** What you will do **
Recast everything from the line containing "this 250×188 image." down to the end of the entries as a JSON list of strings, one string per line, with blank lines left out.

** Input records **
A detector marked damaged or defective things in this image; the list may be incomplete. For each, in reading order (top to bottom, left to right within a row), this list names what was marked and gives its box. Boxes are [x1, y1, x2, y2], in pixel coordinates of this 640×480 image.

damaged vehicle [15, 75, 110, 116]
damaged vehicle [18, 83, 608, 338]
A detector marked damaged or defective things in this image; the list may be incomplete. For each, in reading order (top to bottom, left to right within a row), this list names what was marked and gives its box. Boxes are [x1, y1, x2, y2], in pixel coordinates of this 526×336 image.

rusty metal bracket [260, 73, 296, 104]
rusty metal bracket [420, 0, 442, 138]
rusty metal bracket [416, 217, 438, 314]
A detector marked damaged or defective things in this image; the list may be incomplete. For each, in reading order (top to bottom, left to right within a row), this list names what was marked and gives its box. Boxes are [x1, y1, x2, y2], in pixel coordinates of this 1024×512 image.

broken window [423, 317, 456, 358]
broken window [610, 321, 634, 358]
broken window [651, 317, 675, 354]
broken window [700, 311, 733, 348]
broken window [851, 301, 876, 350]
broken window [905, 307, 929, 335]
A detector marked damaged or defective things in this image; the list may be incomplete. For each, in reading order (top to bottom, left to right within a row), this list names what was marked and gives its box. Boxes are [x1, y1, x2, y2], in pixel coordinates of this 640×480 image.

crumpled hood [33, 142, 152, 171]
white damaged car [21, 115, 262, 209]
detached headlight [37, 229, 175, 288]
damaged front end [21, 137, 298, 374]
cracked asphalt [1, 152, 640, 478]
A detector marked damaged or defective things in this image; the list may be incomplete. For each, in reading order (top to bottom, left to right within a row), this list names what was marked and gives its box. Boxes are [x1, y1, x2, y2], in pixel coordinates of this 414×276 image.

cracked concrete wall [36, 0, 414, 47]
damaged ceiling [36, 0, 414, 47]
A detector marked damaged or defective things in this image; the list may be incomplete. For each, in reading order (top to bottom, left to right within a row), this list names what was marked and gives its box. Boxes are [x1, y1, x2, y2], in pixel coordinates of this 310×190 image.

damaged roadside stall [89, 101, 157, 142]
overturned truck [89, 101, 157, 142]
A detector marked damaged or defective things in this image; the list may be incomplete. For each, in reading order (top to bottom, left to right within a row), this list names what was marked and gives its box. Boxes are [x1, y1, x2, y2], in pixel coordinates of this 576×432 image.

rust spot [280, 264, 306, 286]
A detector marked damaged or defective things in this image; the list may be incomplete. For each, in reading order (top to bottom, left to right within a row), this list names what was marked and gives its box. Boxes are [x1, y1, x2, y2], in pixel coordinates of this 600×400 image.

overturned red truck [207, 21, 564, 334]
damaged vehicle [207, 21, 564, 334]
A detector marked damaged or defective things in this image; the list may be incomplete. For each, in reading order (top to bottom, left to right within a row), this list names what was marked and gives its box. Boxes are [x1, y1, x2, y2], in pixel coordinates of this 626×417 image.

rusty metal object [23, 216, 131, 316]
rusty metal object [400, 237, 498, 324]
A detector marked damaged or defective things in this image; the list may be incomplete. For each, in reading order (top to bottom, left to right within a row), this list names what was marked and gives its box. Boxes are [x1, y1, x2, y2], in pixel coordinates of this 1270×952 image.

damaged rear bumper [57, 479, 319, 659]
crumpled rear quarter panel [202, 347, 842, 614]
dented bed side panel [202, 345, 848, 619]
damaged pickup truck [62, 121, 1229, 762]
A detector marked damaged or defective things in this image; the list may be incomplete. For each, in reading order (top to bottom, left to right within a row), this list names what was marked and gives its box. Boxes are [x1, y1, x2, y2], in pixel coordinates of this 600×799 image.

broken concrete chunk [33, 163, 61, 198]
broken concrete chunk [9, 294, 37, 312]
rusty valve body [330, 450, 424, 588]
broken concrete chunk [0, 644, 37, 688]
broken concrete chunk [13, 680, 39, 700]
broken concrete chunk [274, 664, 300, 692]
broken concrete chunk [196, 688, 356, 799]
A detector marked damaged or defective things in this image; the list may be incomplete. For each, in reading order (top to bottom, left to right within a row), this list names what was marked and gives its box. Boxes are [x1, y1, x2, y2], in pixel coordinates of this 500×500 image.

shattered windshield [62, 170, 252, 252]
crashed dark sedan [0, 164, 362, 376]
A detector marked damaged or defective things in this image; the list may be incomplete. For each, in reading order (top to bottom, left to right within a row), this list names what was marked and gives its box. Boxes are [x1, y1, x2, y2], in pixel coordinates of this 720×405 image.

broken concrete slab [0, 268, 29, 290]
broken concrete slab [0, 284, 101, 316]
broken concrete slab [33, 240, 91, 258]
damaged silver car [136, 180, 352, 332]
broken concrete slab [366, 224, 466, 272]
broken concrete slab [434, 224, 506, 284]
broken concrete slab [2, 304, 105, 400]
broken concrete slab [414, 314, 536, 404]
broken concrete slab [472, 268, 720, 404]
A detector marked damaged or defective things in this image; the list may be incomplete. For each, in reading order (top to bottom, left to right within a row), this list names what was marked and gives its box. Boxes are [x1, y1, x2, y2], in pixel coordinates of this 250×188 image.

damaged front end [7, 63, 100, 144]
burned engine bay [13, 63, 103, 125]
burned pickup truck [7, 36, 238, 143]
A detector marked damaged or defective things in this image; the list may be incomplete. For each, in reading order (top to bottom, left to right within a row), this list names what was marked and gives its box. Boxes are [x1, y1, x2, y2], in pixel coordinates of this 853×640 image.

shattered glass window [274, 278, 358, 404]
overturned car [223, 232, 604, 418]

** Reply to the task **
[
  "A detector marked damaged or defective things in this image; the list may be incomplete. For each, in reading order (top to bottom, left to right within a row), this list names what was marked and gives its box. Boxes are [x1, y1, x2, y2], in pixel coordinates of this 250×188 image.",
  "damaged front end [7, 63, 100, 144]",
  "burned engine bay [13, 63, 103, 125]",
  "burned pickup truck [7, 36, 238, 143]",
  "A detector marked damaged or defective things in this image; the list may be incomplete. For each, in reading order (top to bottom, left to right within a row), this list names what was marked and gives its box. Boxes are [x1, y1, x2, y2], in pixel coordinates of this 853×640 image.",
  "shattered glass window [274, 278, 358, 404]",
  "overturned car [223, 232, 604, 418]"
]